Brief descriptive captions
---*---

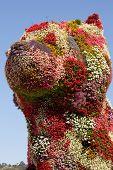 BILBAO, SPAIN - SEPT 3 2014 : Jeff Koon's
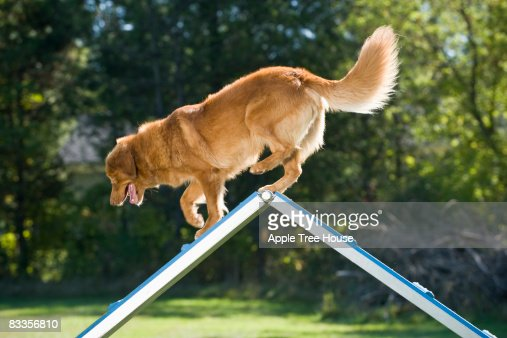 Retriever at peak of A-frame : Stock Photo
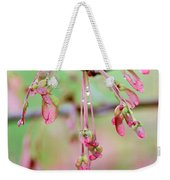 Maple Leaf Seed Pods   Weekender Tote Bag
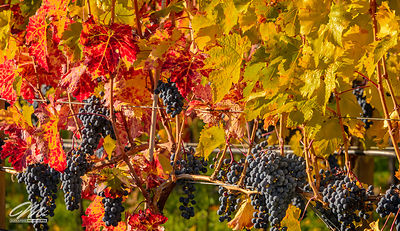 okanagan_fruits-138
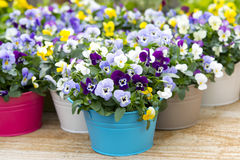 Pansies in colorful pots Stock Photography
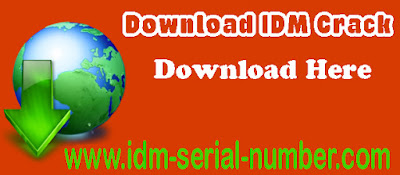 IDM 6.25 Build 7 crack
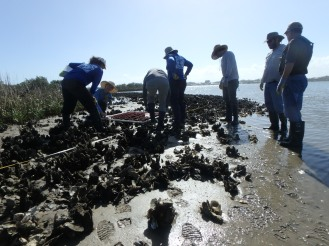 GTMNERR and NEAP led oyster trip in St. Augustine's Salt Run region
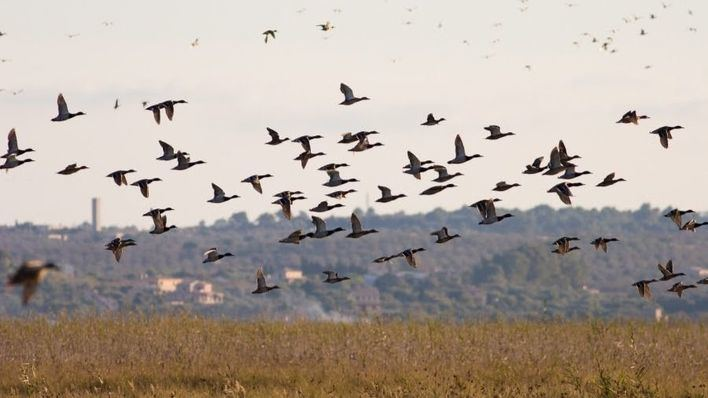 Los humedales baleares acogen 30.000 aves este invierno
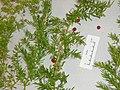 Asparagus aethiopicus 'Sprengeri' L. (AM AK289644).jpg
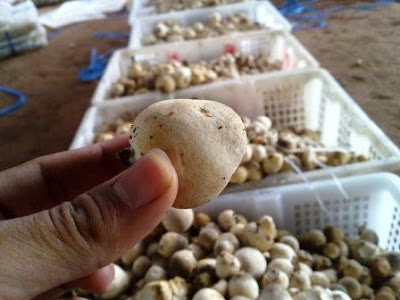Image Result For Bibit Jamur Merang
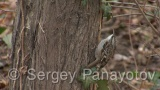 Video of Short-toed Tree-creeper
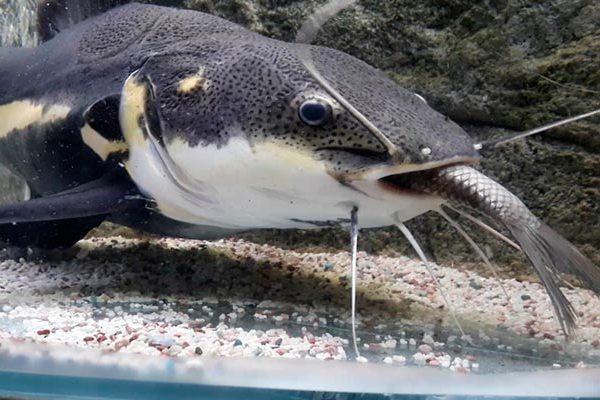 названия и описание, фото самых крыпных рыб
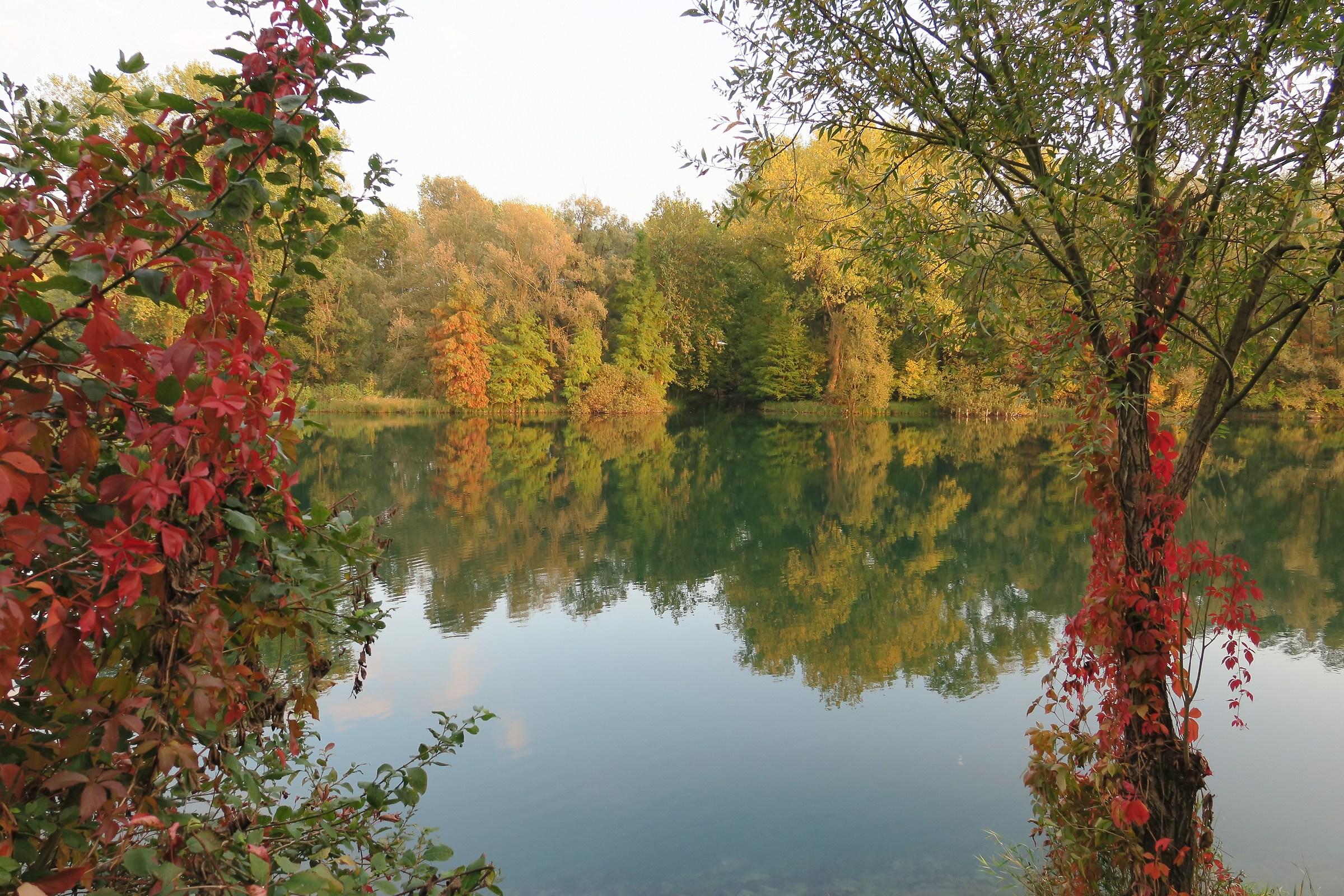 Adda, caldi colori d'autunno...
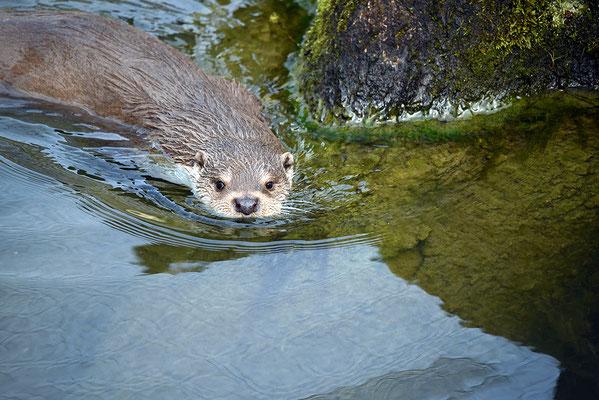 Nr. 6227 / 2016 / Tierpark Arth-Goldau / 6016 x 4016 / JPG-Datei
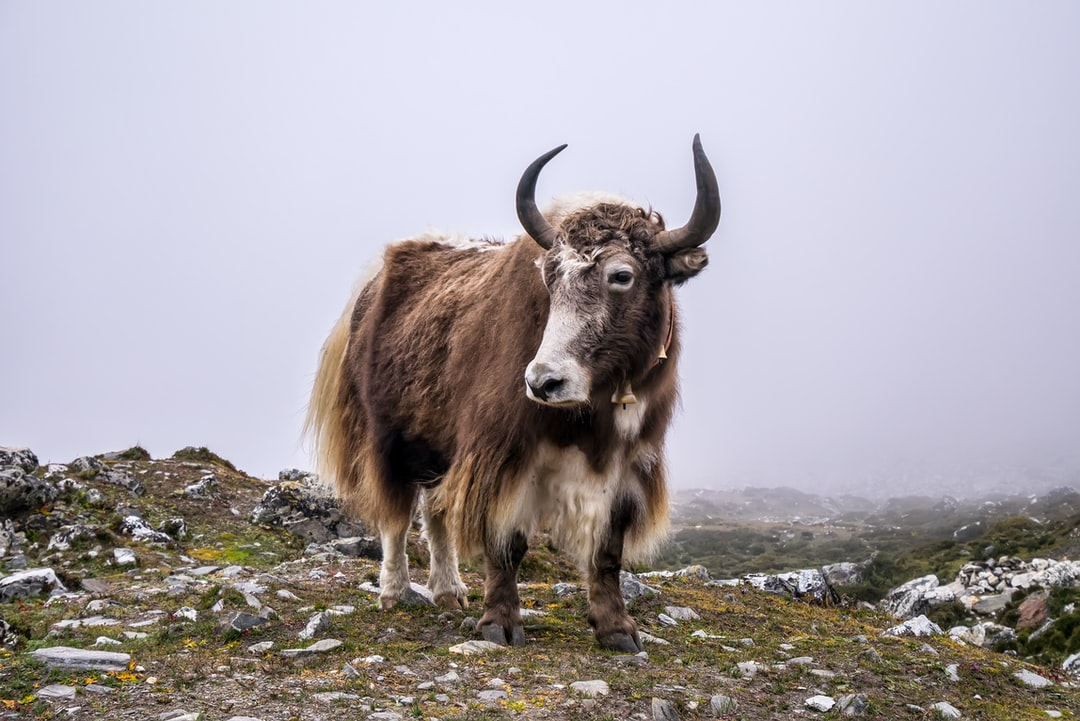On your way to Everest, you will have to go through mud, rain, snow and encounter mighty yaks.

---*---

§ ACTION ITEM
The entries above are to be copied exactly, with every picture left out.

§ RESPONSE
 BILBAO, SPAIN - SEPT 3 2014 : Jeff Koon's
 Retriever at peak of A-frame : Stock Photo
 Maple Leaf Seed Pods   Weekender Tote Bag
 okanagan_fruits-138
 Pansies in colorful pots Stock Photography
 IDM 6.25 Build 7 crack
 GTMNERR and NEAP led oyster trip in St. Augustine's Salt Run region
 Los humedales baleares acogen 30.000 aves este invierno
 Asparagus aethiopicus 'Sprengeri' L. (AM AK289644).jpg
Image Result For Bibit Jamur Merang
 Video of Short-toed Tree-creeper
 названия и описание, фото самых крыпных рыб
 Adda, caldi colori d'autunno...
 Nr. 6227 / 2016 / Tierpark Arth-Goldau / 6016 x 4016 / JPG-Datei
On your way to Everest, you will have to go through mud, rain, snow and encounter mighty yaks.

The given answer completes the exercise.